Sadness she had never known before in his voice, nor the edge which was cutting all it came against. Now it grew gentler, with that gentleness he saved for her alone.

"Once we argued whether I was 'good enough' for you, and we wasted many words that day, for 'good enough' can cover too many qualities to be a safe basis for general comparison. I have been arguing it with myself, blind to the vital question, but I am blind no longer. Combat which sickened you has cleared my eyes. What if I did believe that I was not good enough to touch your little finger? What if you believed that too? Would that have hindered us, in the end? You know it wouldn't; you have seen too many women give themselves to men whom they knew were unworthy in a hundred ways, because they could not help themselves. But that way would never have done for me."

"It isn't that," she cut in desperately. "I know you are big and fine and clean. It isn't that——"

But he knew better than she did what it was she could not phrase. He left her dry of lip now, for he had read her thoughts.

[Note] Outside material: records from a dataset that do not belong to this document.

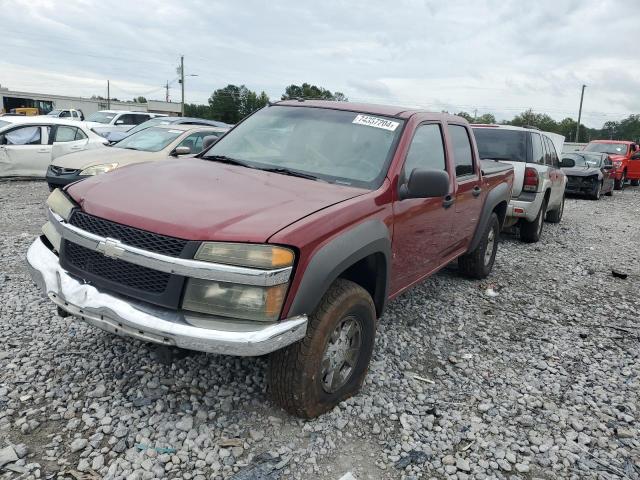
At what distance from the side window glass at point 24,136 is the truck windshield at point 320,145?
9.66m

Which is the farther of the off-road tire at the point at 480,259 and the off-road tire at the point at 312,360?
the off-road tire at the point at 480,259

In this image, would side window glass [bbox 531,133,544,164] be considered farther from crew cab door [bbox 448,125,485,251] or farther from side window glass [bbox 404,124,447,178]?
side window glass [bbox 404,124,447,178]

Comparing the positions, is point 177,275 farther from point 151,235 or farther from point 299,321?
point 299,321

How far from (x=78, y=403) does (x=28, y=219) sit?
582 centimetres

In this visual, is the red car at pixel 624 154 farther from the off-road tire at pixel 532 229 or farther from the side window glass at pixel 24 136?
the side window glass at pixel 24 136

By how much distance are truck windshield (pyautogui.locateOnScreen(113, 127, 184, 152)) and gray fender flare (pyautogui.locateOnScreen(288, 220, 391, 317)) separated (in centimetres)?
633

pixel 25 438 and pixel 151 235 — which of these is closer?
pixel 151 235

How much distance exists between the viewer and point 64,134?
474 inches

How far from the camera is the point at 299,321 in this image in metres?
2.50

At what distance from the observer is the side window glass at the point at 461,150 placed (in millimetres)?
4623

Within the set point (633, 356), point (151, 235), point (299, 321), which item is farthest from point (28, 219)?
point (633, 356)

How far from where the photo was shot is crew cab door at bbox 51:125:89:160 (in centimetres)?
1166

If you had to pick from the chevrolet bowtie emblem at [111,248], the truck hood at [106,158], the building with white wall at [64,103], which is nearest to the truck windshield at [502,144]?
the truck hood at [106,158]

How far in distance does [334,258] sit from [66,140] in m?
11.4
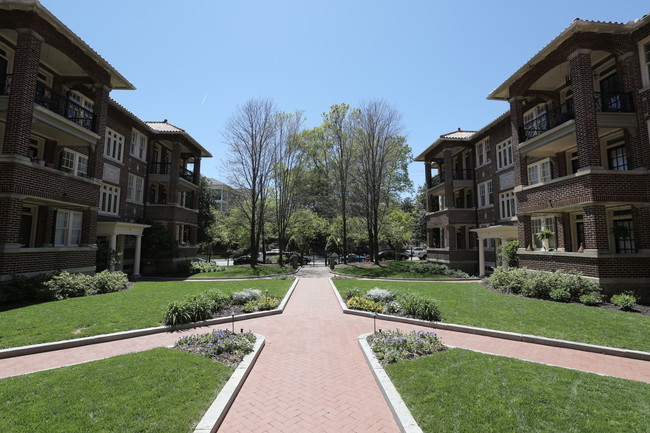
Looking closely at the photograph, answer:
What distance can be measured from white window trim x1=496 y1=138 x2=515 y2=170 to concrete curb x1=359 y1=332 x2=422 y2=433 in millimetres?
19930

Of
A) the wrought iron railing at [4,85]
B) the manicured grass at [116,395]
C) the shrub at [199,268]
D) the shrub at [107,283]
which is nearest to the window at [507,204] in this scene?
the shrub at [199,268]

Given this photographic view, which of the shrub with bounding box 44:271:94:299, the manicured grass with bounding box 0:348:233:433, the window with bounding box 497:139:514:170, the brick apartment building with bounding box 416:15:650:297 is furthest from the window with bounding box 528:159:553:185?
the shrub with bounding box 44:271:94:299

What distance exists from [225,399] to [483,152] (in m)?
A: 25.6

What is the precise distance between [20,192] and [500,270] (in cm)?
2138

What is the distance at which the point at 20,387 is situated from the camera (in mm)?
4500

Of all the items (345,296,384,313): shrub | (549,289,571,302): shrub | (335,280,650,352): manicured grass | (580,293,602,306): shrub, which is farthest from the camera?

"My ways would have had to be your ways, and we have learned at last what I have feared for long and long. They lie too far apart for them ever to meet. My man's way is not your woman's way, but I could not stay a man in your eyes if I let it become secondary to yours; and I would have to do just that to earn you. Once I thought that there was no height I could not scale to gain your side. I worked for you, but that is no way for a man to work. He must work because he is a man and needs must win as big as he can to keep his own self-respect.

"I promised to teach you to love me, and I've failed. And knowing that my failure is not all my own fault is not going to make it any easier for me. You've taught me loneliness I'm never going to forget as long as I live, but I don't love you any the less for that. I dreamed big dreams for both of us." His voice was dreary of a sudden. "I promised I'd make those dreams come true, because I thought my life could be your life. I've not done so; that thing could never be. I've talked bigger than I could practice, and that is not going to help my self-confidence any, but as it stands now I can earn it back. I couldn't have done that if I had married you, and waked some day to find you shrinking from me. It would have killed it, and my self-respect too, to have learned too late that you believed still in your own greater fineness."

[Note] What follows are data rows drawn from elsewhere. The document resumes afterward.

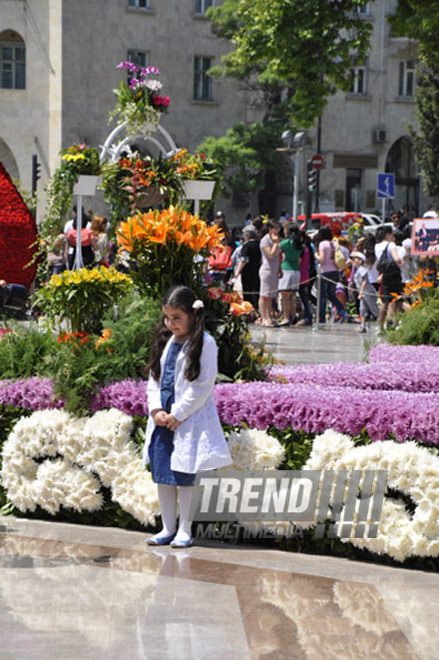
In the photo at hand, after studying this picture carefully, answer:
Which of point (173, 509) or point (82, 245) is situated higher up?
point (82, 245)

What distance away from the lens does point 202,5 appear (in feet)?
143

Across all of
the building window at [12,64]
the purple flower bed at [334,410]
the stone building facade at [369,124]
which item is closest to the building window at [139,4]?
the building window at [12,64]

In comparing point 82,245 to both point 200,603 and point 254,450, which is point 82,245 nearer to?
point 254,450

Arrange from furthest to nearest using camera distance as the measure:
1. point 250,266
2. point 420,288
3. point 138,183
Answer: point 250,266 → point 138,183 → point 420,288

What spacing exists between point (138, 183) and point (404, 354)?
491cm

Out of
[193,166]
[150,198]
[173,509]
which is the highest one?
[193,166]

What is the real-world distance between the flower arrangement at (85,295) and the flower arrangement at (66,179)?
22.4 ft

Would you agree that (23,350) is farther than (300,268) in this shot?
No

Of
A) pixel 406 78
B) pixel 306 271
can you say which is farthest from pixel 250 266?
pixel 406 78

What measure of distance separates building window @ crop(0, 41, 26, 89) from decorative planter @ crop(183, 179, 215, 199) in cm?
2752

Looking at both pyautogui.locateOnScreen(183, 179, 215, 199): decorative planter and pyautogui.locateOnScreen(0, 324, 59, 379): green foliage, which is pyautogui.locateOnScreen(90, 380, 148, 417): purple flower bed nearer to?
pyautogui.locateOnScreen(0, 324, 59, 379): green foliage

"I tell you it is not that," she cried out. "Can't I make you understand——"

"You have made me understand till I am sure," he stated. "I am no longer vexing myself with trivial things. Birth? My name means as much as yours. Education? You would not tell me, would you, that I am not wiser in most ways you'd think to mention. I'd break any man who gave to your ears many things I have learned." He was whimsical for a flash. "I could outspell you without an effort; books have been my partners when you had rather dance. Oh, you could not lose me, no matter where you strayed in fields like that. In any way you care to mention I have outstripped you, for I decided long ago that I must know more than you. Yet I have not forgotten how to play, either.

"You have been uncertain; I have seen that. You are certain now. And the fundamental thing remains unchanged. In me there is that man who once man-handled Harrigan—and you didn't want me to touch you! You don't have to tell me any more that you can't love me. When you drew away from me, that was enough."

His voice held a question, but the girl couldn't answer at first.